● **EXERCISE AIM**: Give every line below again, exactly.

● **EXTRACTED MATERIAL**:
╭──
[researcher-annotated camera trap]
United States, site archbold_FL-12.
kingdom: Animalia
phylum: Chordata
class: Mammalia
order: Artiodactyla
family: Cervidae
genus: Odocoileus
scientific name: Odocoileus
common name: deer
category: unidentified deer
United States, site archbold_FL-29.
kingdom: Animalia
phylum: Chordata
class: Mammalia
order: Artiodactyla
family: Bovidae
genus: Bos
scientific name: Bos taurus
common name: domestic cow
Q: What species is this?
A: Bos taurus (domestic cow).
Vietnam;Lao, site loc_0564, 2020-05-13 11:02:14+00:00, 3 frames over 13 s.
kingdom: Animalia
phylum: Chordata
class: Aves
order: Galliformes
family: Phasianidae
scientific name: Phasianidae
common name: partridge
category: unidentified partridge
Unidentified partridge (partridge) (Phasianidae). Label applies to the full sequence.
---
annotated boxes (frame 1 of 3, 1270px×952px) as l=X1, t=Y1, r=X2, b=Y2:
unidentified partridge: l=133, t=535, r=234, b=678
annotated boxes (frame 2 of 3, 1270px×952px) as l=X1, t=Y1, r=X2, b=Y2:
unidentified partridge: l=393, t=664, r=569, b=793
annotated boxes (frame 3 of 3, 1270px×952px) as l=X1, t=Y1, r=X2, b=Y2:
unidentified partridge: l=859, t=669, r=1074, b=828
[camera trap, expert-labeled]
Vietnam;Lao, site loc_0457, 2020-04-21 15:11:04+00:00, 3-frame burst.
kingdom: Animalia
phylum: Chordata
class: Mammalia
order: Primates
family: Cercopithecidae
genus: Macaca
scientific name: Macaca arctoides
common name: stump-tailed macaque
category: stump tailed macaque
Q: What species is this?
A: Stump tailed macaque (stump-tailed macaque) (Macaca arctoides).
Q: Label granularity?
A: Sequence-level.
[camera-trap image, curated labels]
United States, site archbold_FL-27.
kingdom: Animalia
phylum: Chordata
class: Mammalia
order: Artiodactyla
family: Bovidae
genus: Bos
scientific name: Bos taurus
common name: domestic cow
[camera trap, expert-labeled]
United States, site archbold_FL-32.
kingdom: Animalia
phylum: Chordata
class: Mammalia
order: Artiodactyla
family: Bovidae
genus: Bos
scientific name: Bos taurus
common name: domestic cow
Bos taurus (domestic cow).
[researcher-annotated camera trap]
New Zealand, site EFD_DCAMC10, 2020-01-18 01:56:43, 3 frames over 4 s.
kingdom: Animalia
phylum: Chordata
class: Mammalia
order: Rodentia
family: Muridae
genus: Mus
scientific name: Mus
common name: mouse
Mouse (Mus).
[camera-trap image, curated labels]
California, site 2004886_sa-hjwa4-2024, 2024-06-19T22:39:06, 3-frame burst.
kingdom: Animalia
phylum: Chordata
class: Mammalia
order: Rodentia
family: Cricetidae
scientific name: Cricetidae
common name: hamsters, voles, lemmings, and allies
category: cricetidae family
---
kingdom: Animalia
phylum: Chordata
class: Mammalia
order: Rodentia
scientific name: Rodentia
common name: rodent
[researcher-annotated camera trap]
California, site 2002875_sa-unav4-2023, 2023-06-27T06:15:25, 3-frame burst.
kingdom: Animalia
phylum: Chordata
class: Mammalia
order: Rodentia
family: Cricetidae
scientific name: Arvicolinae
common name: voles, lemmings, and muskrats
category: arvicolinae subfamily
╰──
● **EXPECTED ANSWER**:
[researcher-annotated camera trap]
United States, site archbold_FL-12.
kingdom: Animalia
phylum: Chordata
class: Mammalia
order: Artiodactyla
family: Cervidae
genus: Odocoileus
scientific name: Odocoileus
common name: deer
category: unidentified deer
United States, site archbold_FL-29.
kingdom: Animalia
phylum: Chordata
class: Mammalia
order: Artiodactyla
family: Bovidae
genus: Bos
scientific name: Bos taurus
common name: domestic cow
Q: What species is this?
A: Bos taurus (domestic cow).
Vietnam;Lao, site loc_0564, 2020-05-13 11:02:14+00:00, 3 frames over 13 s.
kingdom: Animalia
phylum: Chordata
class: Aves
order: Galliformes
family: Phasianidae
scientific name: Phasianidae
common name: partridge
category: unidentified partridge
Unidentified partridge (partridge) (Phasianidae). Label applies to the full sequence.
---
annotated boxes (frame 1 of 3, 1270px×952px) as l=X1, t=Y1, r=X2, b=Y2:
unidentified partridge: l=133, t=535, r=234, b=678
annotated boxes (frame 2 of 3, 1270px×952px) as l=X1, t=Y1, r=X2, b=Y2:
unidentified partridge: l=393, t=664, r=569, b=793
annotated boxes (frame 3 of 3, 1270px×952px) as l=X1, t=Y1, r=X2, b=Y2:
unidentified partridge: l=859, t=669, r=1074, b=828
[camera trap, expert-labeled]
Vietnam;Lao, site loc_0457, 2020-04-21 15:11:04+00:00, 3-frame burst.
kingdom: Animalia
phylum: Chordata
class: Mammalia
order: Primates
family: Cercopithecidae
genus: Macaca
scientific name: Macaca arctoides
common name: stump-tailed macaque
category: stump tailed macaque
Q: What species is this?
A: Stump tailed macaque (stump-tailed macaque) (Macaca arctoides).
Q: Label granularity?
A: Sequence-level.
[camera-trap image, curated labels]
United States, site archbold_FL-27.
kingdom: Animalia
phylum: Chordata
class: Mammalia
order: Artiodactyla
family: Bovidae
genus: Bos
scientific name: Bos taurus
common name: domestic cow
[camera trap, expert-labeled]
United States, site archbold_FL-32.
kingdom: Animalia
phylum: Chordata
class: Mammalia
order: Artiodactyla
family: Bovidae
genus: Bos
scientific name: Bos taurus
common name: domestic cow
Bos taurus (domestic cow).
[researcher-annotated camera trap]
New Zealand, site EFD_DCAMC10, 2020-01-18 01:56:43, 3 frames over 4 s.
kingdom: Animalia
phylum: Chordata
class: Mammalia
order: Rodentia
family: Muridae
genus: Mus
scientific name: Mus
common name: mouse
Mouse (Mus).
[camera-trap image, curated labels]
California, site 2004886_sa-hjwa4-2024, 2024-06-19T22:39:06, 3-frame burst.
kingdom: Animalia
phylum: Chordata
class: Mammalia
order: Rodentia
family: Cricetidae
scientific name: Cricetidae
common name: hamsters, voles, lemmings, and allies
category: cricetidae family
---
kingdom: Animalia
phylum: Chordata
class: Mammalia
order: Rodentia
scientific name: Rodentia
common name: rodent
[researcher-annotated camera trap]
California, site 2002875_sa-unav4-2023, 2023-06-27T06:15:25, 3-frame burst.
kingdom: Animalia
phylum: Chordata
class: Mammalia
order: Rodentia
family: Cricetidae
scientific name: Arvicolinae
common name: voles, lemmings, and muskrats
category: arvicolinae subfamily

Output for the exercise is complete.